De facto, nas sociedades contemporâneas – acompanhando a evolução do entendimento sobre o chamado “modelo do défice” –, o discurso oficial da comunidade científica já acolhe a responsabilidade de comunicar com a sociedade e de partilhar os resultados da investigação. Nos anos 60 do século XX, esse modelo foi estabelecido com base nas convicções acima referidas: havia um défice de compreensão pública da ciência e os media deviam “educar o público”. Em meados da década de 80, com o relatório “Public Understanding of Science” da Royal Society como marco fundamental, percebeu-se que o problema não era apenas o conhecimento mas também a atitude do público para com a ciência e os cientistas. Já nos anos 90, o entendimento passou a ser o de que também na comunidade científica havia um défice de conhecimento do público, o que levou à inversão dos termos para se falar de “Science Understanding of Public”. As instituições de investigação começaram a dar cada vez mais atenção ao fenómeno e em número crescente têm sido criados gabinetes de comunicação internos, a par de organizações externas dedicadas à comunicação de ciência. Em alguns casos, são os próprios cientistas a assumir essas responsabilidades em exclusivo, acabando por vezes por redirecionar a própria carreira.
Vale a pena recordar um argumento invocado por Carl Sagan na obra de 2012 “Um mundo infestado de demónios, A ciência como uma luz na escuridão”. Diz o autor que «as consequências do analfabetismo científico são muito mais perigosas na nossa época do que em qualquer outro período anterior, devido aos perigos potenciais dos avanços tecnológicos na vida quotidiana, quando mal utilizados».
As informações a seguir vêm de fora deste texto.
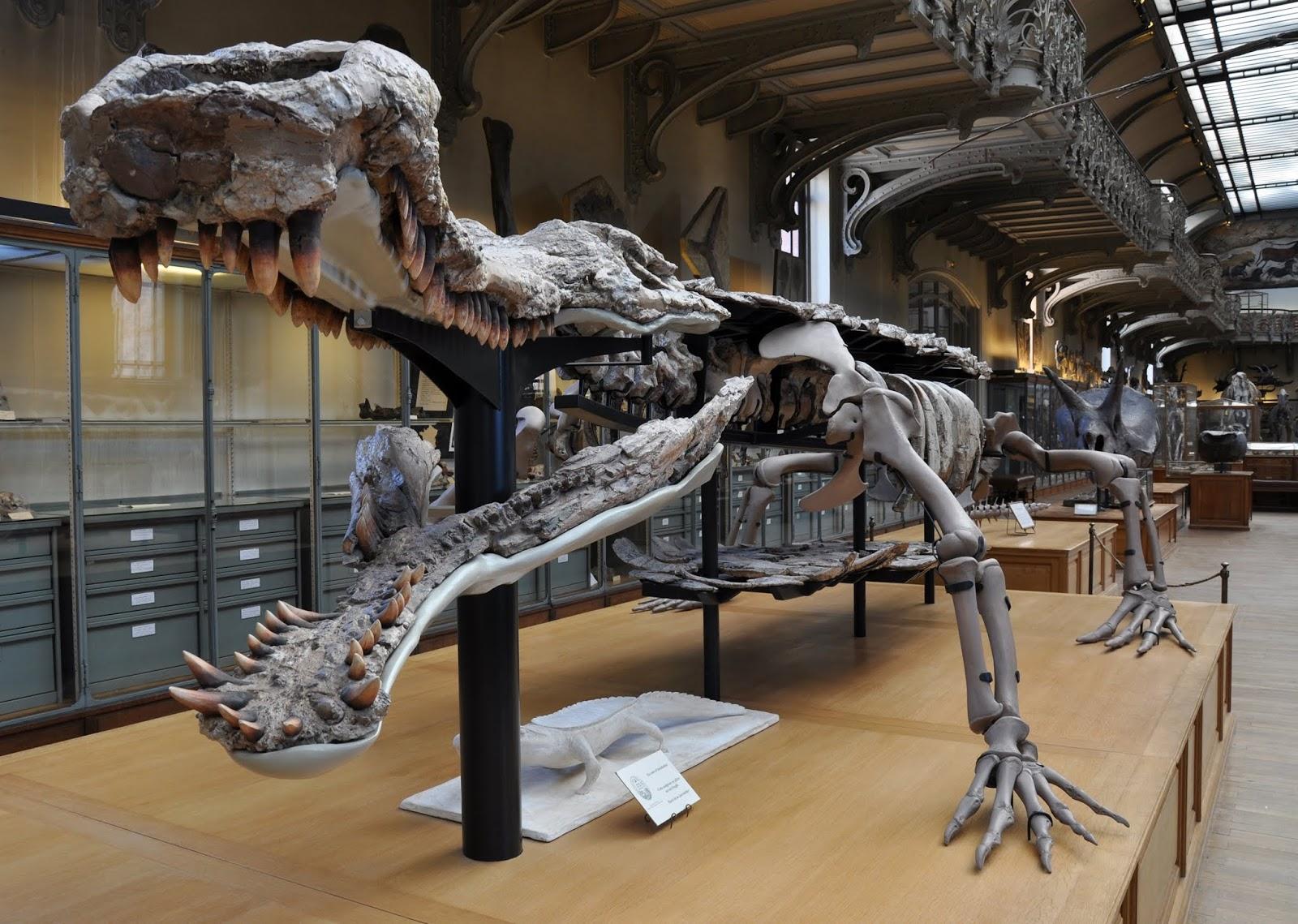 ये हे दुनिया का सबसे बड़ा मगरमच्छ जो डायनासोर को भी खा जाते थे | Sarcosuchus: Largest Prehistoric Crocodile Ever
E é neste contexto que proponho que a comunicação de ciência para o público leigo seja encarada como responsabilidade social. Ora, uma vez que a comunidade científica tem, por pressuposto, uma capacidade de reflexão e discernimento acima da média da população, não parece descabido exigir aos cientistas que, embora sem paternalismos, assumam a responsabilidade social de contribuir para elevar o nível de cultura científica da sociedade. No fundo, é também uma questão de exercício da cidadania.